Q - (en anglais) Sur l'évolution des discussions et le pré rapport remis samedi.
R - Vous avez certainement tous beaucoup à faire et vous avez déjà pris des engagements.
Au début de votre question, j'ai cru comprendre que vous me disiez : «pourquoi est-ce que le texte qui vous a été remis était-il meilleur que le texte initial ?» Et, à la fin de la question, j'ai compris que c'était plutôt : «que va-t-il se passer maintenant et quel est le calendrier ? »
Oui, le texte qui nous a été remis par l'ADP et qui a été transmis à la COP est un texte un peu plus court que le précédent qui comporte un peu moins d'options et, de ce point de vue-là, c'est un progrès. Mais il est vrai qu'il y a encore beaucoup de sujets qui sont entre parenthèses et tout le travail, entre samedi, au moment où il m'a été remis, et vendredi, au moment où nous devons adopter le texte, c'est de faire de ces différences un compromis unique et que ce compromis soit approuvé.

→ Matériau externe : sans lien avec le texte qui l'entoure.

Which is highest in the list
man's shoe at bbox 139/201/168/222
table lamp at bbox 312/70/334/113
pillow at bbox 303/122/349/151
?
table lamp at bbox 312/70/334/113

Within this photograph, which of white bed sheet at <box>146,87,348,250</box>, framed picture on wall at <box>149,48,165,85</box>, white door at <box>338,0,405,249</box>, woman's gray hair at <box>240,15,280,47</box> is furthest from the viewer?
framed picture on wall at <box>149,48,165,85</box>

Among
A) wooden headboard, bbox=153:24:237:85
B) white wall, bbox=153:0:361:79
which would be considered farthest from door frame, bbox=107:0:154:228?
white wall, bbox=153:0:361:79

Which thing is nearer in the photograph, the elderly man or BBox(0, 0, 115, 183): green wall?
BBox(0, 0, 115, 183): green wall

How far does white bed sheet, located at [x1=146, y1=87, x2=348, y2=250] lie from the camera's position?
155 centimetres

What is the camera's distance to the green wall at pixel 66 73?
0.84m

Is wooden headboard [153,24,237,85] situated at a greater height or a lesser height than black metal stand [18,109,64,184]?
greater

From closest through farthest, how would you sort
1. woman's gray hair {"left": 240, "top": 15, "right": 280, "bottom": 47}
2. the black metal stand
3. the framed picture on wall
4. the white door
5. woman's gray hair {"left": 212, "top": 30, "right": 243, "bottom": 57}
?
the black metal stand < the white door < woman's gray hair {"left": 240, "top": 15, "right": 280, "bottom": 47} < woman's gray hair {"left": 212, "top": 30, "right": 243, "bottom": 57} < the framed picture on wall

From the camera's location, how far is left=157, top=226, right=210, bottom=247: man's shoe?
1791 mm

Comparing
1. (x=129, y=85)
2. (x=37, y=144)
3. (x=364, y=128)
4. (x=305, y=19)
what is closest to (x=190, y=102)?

Pourquoi ces dates ? Pourquoi cette méthode ? Parce que je pense qu'il faut respecter les buts que nous nous sommes fixés à nous-mêmes. La conférence de Paris, COP21, il est prévu, y compris très matériellement, qu'elle se termine le vendredi 11 décembre. Chacun a prévu non seulement son emploi du temps mais surtout ses interventions et son plan de travail par rapport à cela. C'est évidemment une contrainte mais, comme vous le savez, les contraintes sont à la fois des obstacles et, en même temps, ce qui permet de franchir les obstacles.
Donc, si vous faites un calcul en arrière, ce qui n'est pas très difficile puisque nous avons les contraintes juridiques, il faut que, entre samedi et dimanche où nous avons commencé l'exercice, et puis jeudi, nous progressions, ce qui impliquera de travailler - c'est déjà le cas d'ailleurs - avec les ministres jour et nuit. Nous devons arriver à une solution, comme l'ont répété encore le secrétaire général des Nations unies, beaucoup d'intervenants et les ministres ce matin, à une solution d'un accord universel à la fin de cette semaine. Je crois que la méthode est assez claire.
Bien sûr, il faut être pragmatique parce que le pragmatisme fait partie de la vie, mais les objectifs sont clairs ; la méthode et les calendriers aussi. Ce qui est très important, c'est que tout cela est évidemment en accord en permanence avec les parties ; il ne s'agit pas de faire tomber, de je ne sais quel empire céleste qui n'existe pas, une solution. Il s'agit de faire en sorte que, parce que les philosophes grecs l'appelaient la maïeutique, nous progressions vers une solution de compromis qui soit acceptée.